*Exercise brief:* Output the lines of the entries below beginning at the one with "Refreshing drink. Water" and ending with the last, exactly as written and without pictures.

*Caption-style text data:*

────────────────

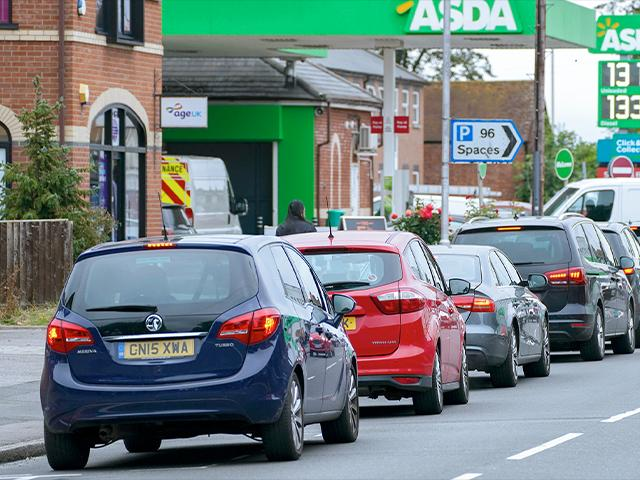 Cars queue outside a petrol station in Reading, England. Motorists have formed long lines as they try to fill up in case of further disruption. (Steve Parsons/PA via AP)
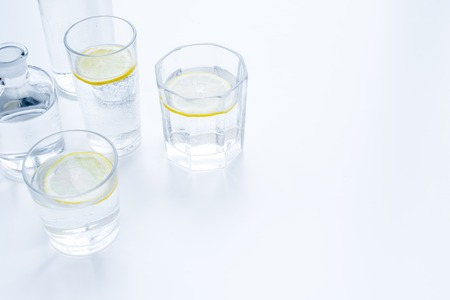 Refreshing drink. Water with lemon on white background top view copy space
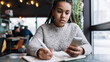 Leinwandbild Motiv African American female student with education textbook using cellphone application for informative research during course work learning in coffee shop, intelligent millennial with smartphone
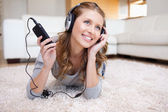 Woman lying in the living room enjoying music — Stock Photo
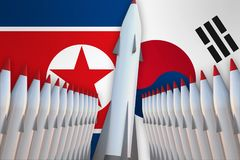 Missiles of North Korea and South Korea in a row and their flags Royalty Free Stock Photo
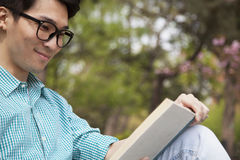 Young man with glasses smiling and enjoying his book, outdoors in a park Stock Photo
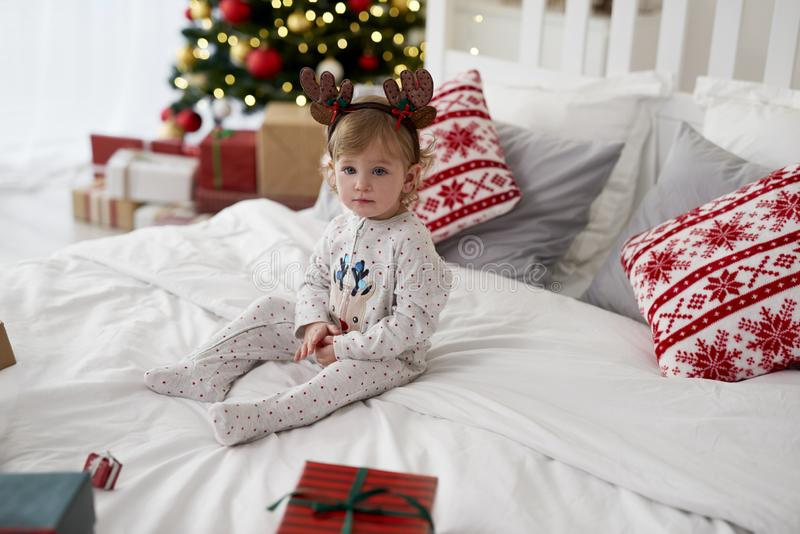Charming baby in Christmas morning stock photo
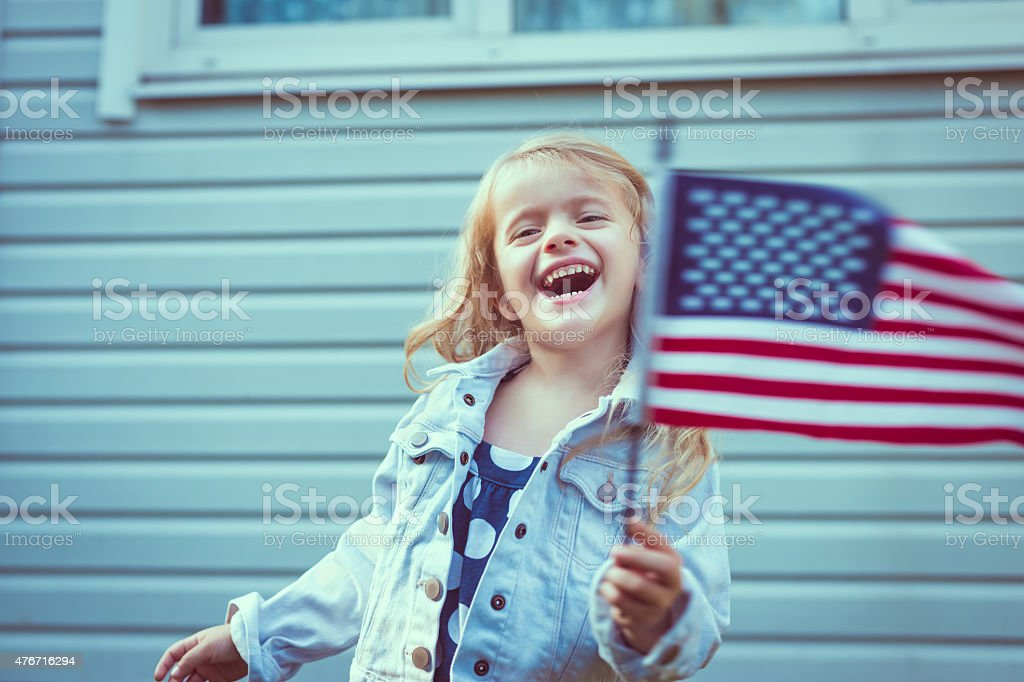 Cute blond little girl laughing and waving american flag stock photo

────────────────

*Reply to the exercise:*
 Refreshing drink. Water with lemon on white background top view copy space
 Leinwandbild Motiv African American female student with education textbook using cellphone application for informative research during course work learning in coffee shop, intelligent millennial with smartphone
 Woman lying in the living room enjoying music — Stock Photo
 Missiles of North Korea and South Korea in a row and their flags Royalty Free Stock Photo
 Young man with glasses smiling and enjoying his book, outdoors in a park Stock Photo
Charming baby in Christmas morning stock photo
 Cute blond little girl laughing and waving american flag stock photo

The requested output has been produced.